La rééducation peut avoir lieu dans un centre de convalescence si des soins infirmiers qualifiés à long terme sont nécessaires ou en ambulatoire. De nombreux facteurs seront pris en compte pour décider du niveau de soins requis, notamment le type de soutien familial et communautaire dont dispose la personne.
Prévention
La prévention des accidents vasculaires cérébraux chez les personnes diabétiques est importante et peut prendre plusieurs formes. Les prestataires de soins de santé peuvent utiliser un outil d’évaluation des risques pour estimer le risque d’accident vasculaire cérébral chez une personne diabétique.

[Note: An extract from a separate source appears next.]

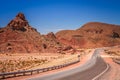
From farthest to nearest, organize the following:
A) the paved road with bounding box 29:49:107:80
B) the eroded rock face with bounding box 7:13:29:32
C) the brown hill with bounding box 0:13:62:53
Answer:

Changements de style de vie
Les mesures de prévention des accidents vasculaires cérébraux comprennent des ajustements à votre mode de vie. Cela peut inclure :
- Changer les habitudes alimentaires
- Gérer le poids
- Arrêter de fumer
- Avoir un sommeil de bonne qualité
- Maintenir une consommation modérée d’alcool
- Faire de l’exercice régulièrement
Les activités liées au style de vie comme le yoga et le tai-chi peuvent également aider à résoudre divers problèmes tels que l’hypertension artérielle, ce qui peut réduire le risque d’un futur accident vasculaire cérébral.Ces types de changements peuvent également être suggérés pour aider à contrôler les effets du diabète.
Médicaments
Deux types de médicaments couramment utilisés pour prévenir un accident vasculaire cérébral chez les personnes atteintes de diabète sont les suivants :
Inhibiteurs du cotransporteur sodium-glucose (SGLTi)agit en empêchant le glucose présent dans le sang d’être absorbé par les reins. Au lieu de cela, une partie de l’excès de glucose quitte le corps dans l’urine, ce qui peut réduire le risque d’accident vasculaire cérébral.Ces médicaments peuvent être utilisés pour traiter le diabète de type 2 et comprennent :
- Farxiga (dapagliflozine)
- Invokana (canagliflozine)
- Jardiance (empagliflozine)
- Steglatro (ertugliflozine)
Les agonistes des récepteurs de l’hormone peptidique 1 de type glucagon (GLP1RA) peuvent aider à contrôler l’appétit, en libérant la bonne quantité de glucose du pancréas et en ralentissant le transit des aliments dans le tube digestif. Les médicaments GLP1RA comprennent des types d’action courte et longue :
- Victoza et Saxenda (liraglutide)
- Exénatide
- Ozempic (sémaglutide)
- Rybelsus (sémaglutide)
- Trulicité (dulaglutide)
- Wegovy (sémaglutide)
Traiter les facteurs de risque
Les personnes atteintes de diabète après un accident vasculaire cérébral devraient recevoir les mêmes traitements de prévention des facteurs de risque que les autres. Selon le type d’AVC, ces options peuvent inclure :
- Médicaments à base de statines pour gérer le cholestérol
- Médicaments comme les bêtabloquants ou les inhibiteurs de l’enzyme de conversion de l’angiotensine (IECA) pour contrôler l’hypertension artérielle
- Traitement antithrombotique et anticoagulant pour prévenir les caillots, y compris l’aspirine
- Chirurgie d’endartériectomie carotidienne pour protéger les principaux vaisseaux sanguins desservant le cerveau
Même s’il est important d’avoir une bonne glycémie en cas de diabète, il n’a pas été prouvé qu’un contrôle strict réduisait le risque d’accident vasculaire cérébral.